By Charlsy Panzino
The Solano County (Calif.) Chapter wanted to connect with and help younger servicemembers, so members asked the Military and Family Readiness Center at Travis Air Force Base to identify its highest needs. The response was child care, children with special medical needs, and financial education.
The chapter was already holding board meetings at the center and had given them support out of the chapter’s treasury in the past, so they had a relationship with the center, said Col. Steve Vancil, USAF (Ret), vice president of programs for the chapter. A Community Outreach Grant from The MOAA Foundation helped expand the chapter’s support.
Child care came in as the highest priority for the base’s family readiness center, Vancil said.
“It’s a problem nationally, and it’s an even bigger problem in California because of the high cost and [strict] regulation,” he said. “For young military families, it’s almost a devastating problem.”
Travis AFB provides child care but not enough for all those who need it, so the base began recruiting families willing to open up their homes for child care. The center then helps those families with the required state certification to become a child care provider, Vancil said.
Part of the chapter’s grant will go toward helping military families who want to be providers with the cost of certification, which includes liability insurance and home inspection.
The second priority was for families with children with special medical needs.
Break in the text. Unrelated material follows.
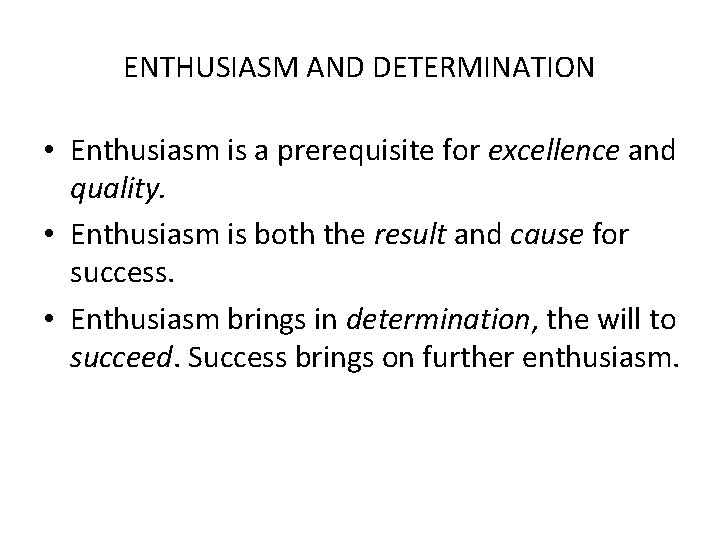 ENTHUSIASM AND DETERMINATION • Enthusiasm is a prerequisite for excellence and quality. • Enthusiasm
Travis AFB has the largest Air Force hospital, and many airmen request the base because they have a child with special medical needs, Vancil said, adding these families have extra medical expenses as well.
The family readiness center’s Exceptional Family Member Program helps these families by paying for some of the extra travel to other specialized hospitals in Northern California, and the chapter will use part of its grant to help pay for meals and gas.
Personal financial readiness was the third top priority for the center. The chapter will help the center with educational materials and events, along with buying $25 gift cards so airmen can buy food when an unexpected expense pops up and they still need money for basic necessities.
“Many of the young airmen are new out of high school, they’re kind of new to adult life, and they don’t understand managing finances really well,” Vancil said.
Charlsy Panzino is a writer based in Idaho.